In the Cardinal's world, the woman is reduced to a mere biological vessel the moment she becomes pregnant. The reason she became pregnant doesn't matter, nor does her circumstances or desire to be a parent. In fact, her decision making with respect to the pregnancy ends at that point. In essence, a pregnant woman is seen as unable to make rational decisions about the progress of her pregnancy. In short, the woman is not trustworthy once she's pregnant. This shows a clear, and unmistakable mistrust of women - simply based on whether they are pregnant or not.
The "pro-life" types go a step or two beyond this and argue that even when the woman's life is at risk, that abortion is unacceptable:
The Bishop of Phoenix has announced that a Catholic nun and administrator of St. Joseph’s Hospital and Medical Center in Phoenix has automatically excommunicated herself by approving an abortion on a woman who was 11-weeks pregnant, and whose life hospital officials allege they were trying to save.

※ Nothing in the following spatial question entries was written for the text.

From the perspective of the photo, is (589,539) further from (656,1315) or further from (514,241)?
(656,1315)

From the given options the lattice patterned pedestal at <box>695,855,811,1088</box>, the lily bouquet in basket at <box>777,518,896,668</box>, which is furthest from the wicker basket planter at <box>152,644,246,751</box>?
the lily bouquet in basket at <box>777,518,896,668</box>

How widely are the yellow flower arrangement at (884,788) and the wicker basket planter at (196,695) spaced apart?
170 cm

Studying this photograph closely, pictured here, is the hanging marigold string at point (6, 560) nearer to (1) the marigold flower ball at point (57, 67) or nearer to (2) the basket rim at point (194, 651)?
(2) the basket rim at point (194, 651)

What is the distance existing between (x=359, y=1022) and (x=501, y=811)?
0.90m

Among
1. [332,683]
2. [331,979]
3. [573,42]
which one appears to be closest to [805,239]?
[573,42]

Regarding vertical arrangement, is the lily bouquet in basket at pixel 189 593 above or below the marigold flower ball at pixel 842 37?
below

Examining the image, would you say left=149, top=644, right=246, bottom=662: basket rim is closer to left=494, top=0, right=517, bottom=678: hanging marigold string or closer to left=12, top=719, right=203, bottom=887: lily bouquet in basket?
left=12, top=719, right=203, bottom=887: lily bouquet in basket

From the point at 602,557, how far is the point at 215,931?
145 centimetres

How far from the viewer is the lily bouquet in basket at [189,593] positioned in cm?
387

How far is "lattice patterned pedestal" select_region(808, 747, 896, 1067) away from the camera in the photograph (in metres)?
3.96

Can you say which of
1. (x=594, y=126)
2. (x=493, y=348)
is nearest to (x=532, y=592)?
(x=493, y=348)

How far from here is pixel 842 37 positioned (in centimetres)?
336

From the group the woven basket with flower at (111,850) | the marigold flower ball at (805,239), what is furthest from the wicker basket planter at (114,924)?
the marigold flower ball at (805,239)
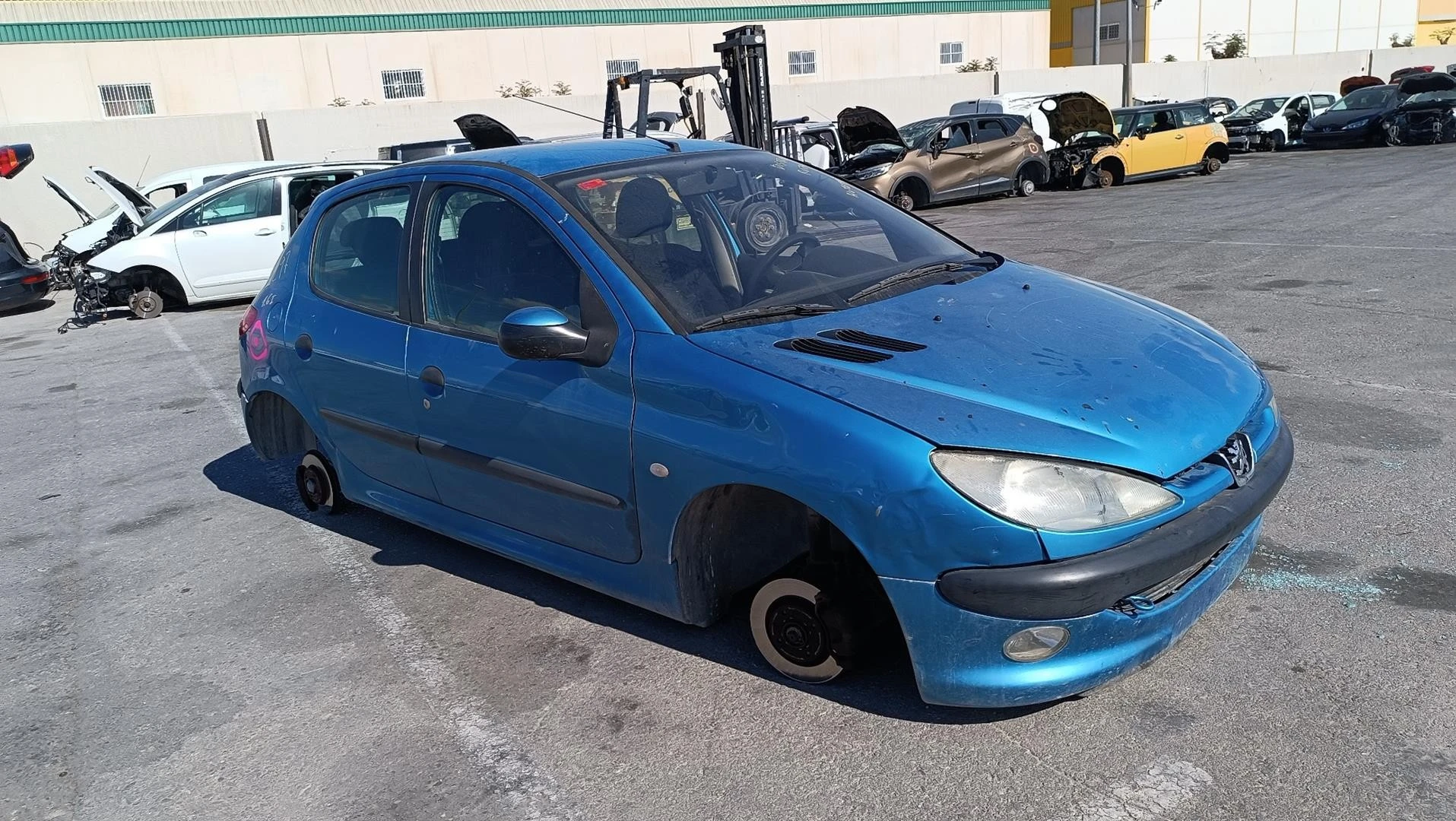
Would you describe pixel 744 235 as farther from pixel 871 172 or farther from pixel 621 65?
pixel 621 65

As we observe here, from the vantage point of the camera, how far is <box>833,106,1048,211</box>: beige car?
18344mm

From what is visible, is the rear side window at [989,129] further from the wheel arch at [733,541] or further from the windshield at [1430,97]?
the wheel arch at [733,541]

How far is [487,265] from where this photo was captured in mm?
3996

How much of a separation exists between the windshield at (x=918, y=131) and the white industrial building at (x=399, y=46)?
62.3 ft

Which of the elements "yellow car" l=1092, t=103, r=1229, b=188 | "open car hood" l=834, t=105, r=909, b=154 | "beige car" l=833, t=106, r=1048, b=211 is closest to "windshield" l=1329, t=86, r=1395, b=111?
"yellow car" l=1092, t=103, r=1229, b=188

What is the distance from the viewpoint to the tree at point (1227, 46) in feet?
171

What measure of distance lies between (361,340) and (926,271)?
7.27 feet

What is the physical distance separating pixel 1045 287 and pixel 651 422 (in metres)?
1.54

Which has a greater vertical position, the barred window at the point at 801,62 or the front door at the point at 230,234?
the barred window at the point at 801,62

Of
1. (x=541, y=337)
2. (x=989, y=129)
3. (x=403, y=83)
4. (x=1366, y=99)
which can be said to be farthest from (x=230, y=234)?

Bishop Thomas J. Olmsted said the excommunications apply to all involved, and lambasted the hospital’s defense of their decision by comparing the ill woman’s unborn child to a disease that needed to be removed.
The Arizona Republic reports that in late 2009, Sister Margaret McBride, then vice president of mission integration at St. Joseph’s, joined the hospital’s ethics committee in determining that doctors and the hospital would be morally justified in performing a direct abortion in the first trimester, because they felt that the mother’s life was at risk.
The woman, whose identity is anonymous, was reportedly seriously ill with pulmonary hypertension.
Just consider the moral and ethical stance that this represents. The woman's life was endangered by being pregnant, and the Bishop (who has how much medical training?) dares to condemn the decision providing her with an abortion.
To me, this just reinforces the rather offensive idea that women exist solely as vessels to produce babies. Everything else a woman may do or accomplish is secondary - the moment she is known to be pregnant, these people want to take away her right to make her own decisions about her body.
To reduce women to non-sentient vessels for bearing children the moment that they become pregnant is not just misogyny - it is the worst kind of misogyny because it perpetuates myths about women that have been used to hold them down to second class citizen status for centuries.
... and make no mistake about it - the so-called "pro-lifers" in Canada would happily legislate away a woman's right to decide her own destiny.